Mein kleines „UnKrautprojekt“

am
Und überhaupt, was ist „Un“?

Nachdem ich vor vielen Jahren schon reichlich auf Nektarpflanzen für Hummeln und Wildbienen umgestellt habe, halte ich immer wieder Ausschau nach anderen geeigneten Wildblumen, obwohl mein Balkon eigentlich mehr als voll ist. Aber der Gärtner will ja immer alles! haben oder?

Vor ein paar Jahren habe ich mir Flockenblumensaat Centaurea jacea von draußen mitgebracht und im Sommer blühen sie schön und erfreuen große Hummeln wie kleinste Wildbienen mit ihrem Nektar. Letztes Jahr habe ich mir Schafgarbe Achillea millefolium vom Gartenzaun ausgebuddelt, weil die von der Gärtnerkolonne sowieso regelmäßig geschoren werden, bevor sie blühen können. Bei mir durfte sie wachsen, über 10 cm hinaus (mehr schaffen sie am Zaun selten), und sie hat wochenlang geblüht.
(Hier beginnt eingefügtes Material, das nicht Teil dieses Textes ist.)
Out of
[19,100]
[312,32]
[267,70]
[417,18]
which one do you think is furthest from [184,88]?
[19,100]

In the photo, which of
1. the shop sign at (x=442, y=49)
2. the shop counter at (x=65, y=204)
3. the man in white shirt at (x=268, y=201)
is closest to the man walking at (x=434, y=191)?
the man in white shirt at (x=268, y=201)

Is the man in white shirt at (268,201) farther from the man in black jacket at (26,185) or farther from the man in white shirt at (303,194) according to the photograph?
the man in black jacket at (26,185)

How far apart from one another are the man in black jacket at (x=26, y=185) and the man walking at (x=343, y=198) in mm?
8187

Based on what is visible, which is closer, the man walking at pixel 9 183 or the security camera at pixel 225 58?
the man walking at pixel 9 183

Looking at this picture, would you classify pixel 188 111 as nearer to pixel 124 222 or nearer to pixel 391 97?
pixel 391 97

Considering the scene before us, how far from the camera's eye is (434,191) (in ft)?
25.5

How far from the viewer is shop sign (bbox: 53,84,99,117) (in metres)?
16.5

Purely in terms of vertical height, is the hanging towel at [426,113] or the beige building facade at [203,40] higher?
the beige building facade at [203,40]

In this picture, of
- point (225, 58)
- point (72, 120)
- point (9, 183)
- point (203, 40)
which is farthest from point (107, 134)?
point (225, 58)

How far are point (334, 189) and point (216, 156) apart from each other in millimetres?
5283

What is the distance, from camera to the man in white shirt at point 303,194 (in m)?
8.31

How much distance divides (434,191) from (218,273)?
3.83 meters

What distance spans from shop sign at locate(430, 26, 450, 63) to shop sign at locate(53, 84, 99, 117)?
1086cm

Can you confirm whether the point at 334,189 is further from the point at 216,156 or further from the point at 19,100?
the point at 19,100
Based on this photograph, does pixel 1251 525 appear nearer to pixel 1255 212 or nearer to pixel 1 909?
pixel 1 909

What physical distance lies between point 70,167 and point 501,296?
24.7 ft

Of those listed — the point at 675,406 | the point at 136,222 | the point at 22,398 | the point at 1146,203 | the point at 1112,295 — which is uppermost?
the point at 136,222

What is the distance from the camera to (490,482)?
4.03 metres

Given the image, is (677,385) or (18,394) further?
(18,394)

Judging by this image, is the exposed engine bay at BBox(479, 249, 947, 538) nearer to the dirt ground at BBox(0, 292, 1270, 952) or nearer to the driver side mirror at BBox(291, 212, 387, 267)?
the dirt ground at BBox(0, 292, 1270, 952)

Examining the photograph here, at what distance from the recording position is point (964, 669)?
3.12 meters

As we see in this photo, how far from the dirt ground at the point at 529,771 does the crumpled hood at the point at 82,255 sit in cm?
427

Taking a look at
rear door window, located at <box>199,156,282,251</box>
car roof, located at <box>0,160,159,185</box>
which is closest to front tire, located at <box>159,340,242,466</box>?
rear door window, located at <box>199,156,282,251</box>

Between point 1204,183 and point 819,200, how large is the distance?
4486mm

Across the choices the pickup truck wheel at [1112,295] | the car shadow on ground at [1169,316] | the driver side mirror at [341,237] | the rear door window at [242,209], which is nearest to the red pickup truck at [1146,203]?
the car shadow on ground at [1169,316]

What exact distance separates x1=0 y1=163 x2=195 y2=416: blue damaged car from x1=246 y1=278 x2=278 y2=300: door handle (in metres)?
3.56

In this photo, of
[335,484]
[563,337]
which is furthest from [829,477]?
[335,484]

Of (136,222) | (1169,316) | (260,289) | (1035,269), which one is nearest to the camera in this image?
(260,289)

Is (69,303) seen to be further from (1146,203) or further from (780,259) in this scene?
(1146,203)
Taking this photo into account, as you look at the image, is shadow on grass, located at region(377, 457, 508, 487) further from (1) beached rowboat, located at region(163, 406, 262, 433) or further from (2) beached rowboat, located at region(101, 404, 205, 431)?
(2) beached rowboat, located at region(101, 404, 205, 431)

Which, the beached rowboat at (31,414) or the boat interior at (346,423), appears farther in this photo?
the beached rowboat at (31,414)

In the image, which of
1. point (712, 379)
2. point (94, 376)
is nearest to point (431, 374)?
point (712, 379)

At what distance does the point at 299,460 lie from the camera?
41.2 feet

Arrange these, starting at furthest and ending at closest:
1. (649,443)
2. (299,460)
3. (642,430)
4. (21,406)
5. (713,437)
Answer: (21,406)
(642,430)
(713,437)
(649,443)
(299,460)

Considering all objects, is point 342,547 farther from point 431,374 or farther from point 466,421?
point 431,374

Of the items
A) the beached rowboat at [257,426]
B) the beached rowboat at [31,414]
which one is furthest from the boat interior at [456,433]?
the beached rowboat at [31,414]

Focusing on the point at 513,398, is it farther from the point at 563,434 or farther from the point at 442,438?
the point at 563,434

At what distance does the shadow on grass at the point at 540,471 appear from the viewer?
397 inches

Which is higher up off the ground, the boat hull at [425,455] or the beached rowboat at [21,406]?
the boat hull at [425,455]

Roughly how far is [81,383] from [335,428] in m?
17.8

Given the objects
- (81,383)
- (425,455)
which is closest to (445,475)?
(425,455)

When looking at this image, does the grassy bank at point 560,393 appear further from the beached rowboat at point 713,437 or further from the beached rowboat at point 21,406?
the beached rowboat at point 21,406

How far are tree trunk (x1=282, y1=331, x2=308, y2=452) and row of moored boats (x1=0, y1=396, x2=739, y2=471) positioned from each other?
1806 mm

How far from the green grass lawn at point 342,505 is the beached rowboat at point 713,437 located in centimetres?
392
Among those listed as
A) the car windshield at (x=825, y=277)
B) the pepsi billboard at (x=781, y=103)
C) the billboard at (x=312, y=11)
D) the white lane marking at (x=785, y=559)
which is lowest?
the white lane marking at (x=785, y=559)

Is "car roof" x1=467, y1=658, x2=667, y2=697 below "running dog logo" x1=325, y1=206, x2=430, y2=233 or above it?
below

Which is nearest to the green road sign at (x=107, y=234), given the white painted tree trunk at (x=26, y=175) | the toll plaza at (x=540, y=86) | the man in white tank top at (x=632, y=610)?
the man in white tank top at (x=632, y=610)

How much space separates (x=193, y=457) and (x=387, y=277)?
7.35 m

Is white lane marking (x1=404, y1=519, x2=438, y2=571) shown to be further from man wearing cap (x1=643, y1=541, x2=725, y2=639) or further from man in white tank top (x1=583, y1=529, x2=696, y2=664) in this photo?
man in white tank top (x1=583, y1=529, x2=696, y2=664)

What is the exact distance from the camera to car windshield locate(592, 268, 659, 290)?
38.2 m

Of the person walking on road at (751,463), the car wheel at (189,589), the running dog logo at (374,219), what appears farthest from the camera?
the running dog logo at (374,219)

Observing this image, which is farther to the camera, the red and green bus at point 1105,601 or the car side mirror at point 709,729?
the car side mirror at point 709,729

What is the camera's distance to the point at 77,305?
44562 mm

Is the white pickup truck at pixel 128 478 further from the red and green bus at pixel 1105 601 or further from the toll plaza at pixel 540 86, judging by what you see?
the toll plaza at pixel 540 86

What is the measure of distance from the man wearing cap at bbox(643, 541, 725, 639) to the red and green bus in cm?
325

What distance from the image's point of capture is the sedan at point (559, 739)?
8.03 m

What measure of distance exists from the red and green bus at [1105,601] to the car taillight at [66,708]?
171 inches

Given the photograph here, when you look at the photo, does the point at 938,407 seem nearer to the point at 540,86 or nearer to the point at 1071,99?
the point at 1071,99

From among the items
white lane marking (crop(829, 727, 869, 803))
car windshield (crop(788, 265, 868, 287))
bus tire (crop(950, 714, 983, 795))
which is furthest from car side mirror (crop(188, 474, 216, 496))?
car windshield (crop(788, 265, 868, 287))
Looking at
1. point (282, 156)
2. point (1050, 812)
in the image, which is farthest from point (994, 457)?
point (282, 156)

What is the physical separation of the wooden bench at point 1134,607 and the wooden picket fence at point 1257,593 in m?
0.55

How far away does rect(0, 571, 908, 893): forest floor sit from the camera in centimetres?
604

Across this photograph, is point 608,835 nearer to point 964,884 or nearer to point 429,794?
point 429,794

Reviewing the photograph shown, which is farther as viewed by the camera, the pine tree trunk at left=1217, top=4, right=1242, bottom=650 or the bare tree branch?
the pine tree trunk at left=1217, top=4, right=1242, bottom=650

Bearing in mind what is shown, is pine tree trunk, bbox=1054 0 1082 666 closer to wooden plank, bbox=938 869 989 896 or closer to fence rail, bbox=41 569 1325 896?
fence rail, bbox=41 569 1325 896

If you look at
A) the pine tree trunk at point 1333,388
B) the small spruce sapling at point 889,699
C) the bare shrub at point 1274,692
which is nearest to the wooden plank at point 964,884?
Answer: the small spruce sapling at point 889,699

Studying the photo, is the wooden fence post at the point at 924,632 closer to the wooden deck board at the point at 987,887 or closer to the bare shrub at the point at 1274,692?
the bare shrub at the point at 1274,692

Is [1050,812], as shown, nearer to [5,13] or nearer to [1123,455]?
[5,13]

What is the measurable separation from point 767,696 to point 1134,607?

Sie wollte gar nicht ver-blühen! Kleine und kleinste Wildbienen haben sie besucht.

Irgendwie hatte ich die letzten Wochen immer mehr Lust, mir ein paar Unkräuter hochzuholen. Eigentlich hatte ich noch ein paar Flockenblumen und ein paar Schafgarben ausgebuddelt, um sie auf die Baumscheibe unter den Patenbaum zu pflanzen. Da dort schon der ganze Klee wuchert, fand ich, daß sie hier oben auch ganz gut gedeihen könnten und so habe ich noch ein paar letzte Ecken freigemacht.

Ein Teil vom Salbeitopf war noch frei. Dort wächst jetzt eine kleine Flockenblume :-) Das Zeug drumherum war zum Abschattieren der kleinen Pflanze. Wenn man bei wärmerem Wetter umtopft, ist es gut, die Pflanze etwas zu schattieren, damit sie beim Anwachsen nicht zu viel Streß ausgesetzt wird.

Auch hier war noch Platz:

Wie man sieht, ist sie schon gut angewachsen. Die ersten Blätter stehen senkrecht.

Meinen Weißklee Trifolium repens hatte ich entsorgt, weil er von oben bis unten voll mit Blattläusen war. Ein paar Stengel habe ich behalten, sie gesäubert, und zusammen mit den Schafgarbeablegern eingepflanzt. Dazwischen habe ich noch fix ein paar Wiesenblumen ausgesät. Ich lasse mich jetzt überraschen, wer das Rennen macht :-)

Neben Schafgarbe habe ich noch eine winzige Pflanze mitgenommen, die ich mit einer Wilden Malve verwechselt habe. Es ist wohl kein Pyrenäen-Storchschnabel Geranium pyrenaicum, wie ich zunächst dachte, aber mit Sicherheit ein Storchschnabel, der gern auf Schotter und sandigem Grund wächst. Vielleicht ein Weicher Storchschnabel Geranium molle??? Ich sehe sie jetzt häufiger. Sie kann um einiges größer werden, wenn sie genug Futter hat.

Ich bin gespannt, welche Insekten diese winzigen Blüten anziehen werden. Ganz hübsch oder?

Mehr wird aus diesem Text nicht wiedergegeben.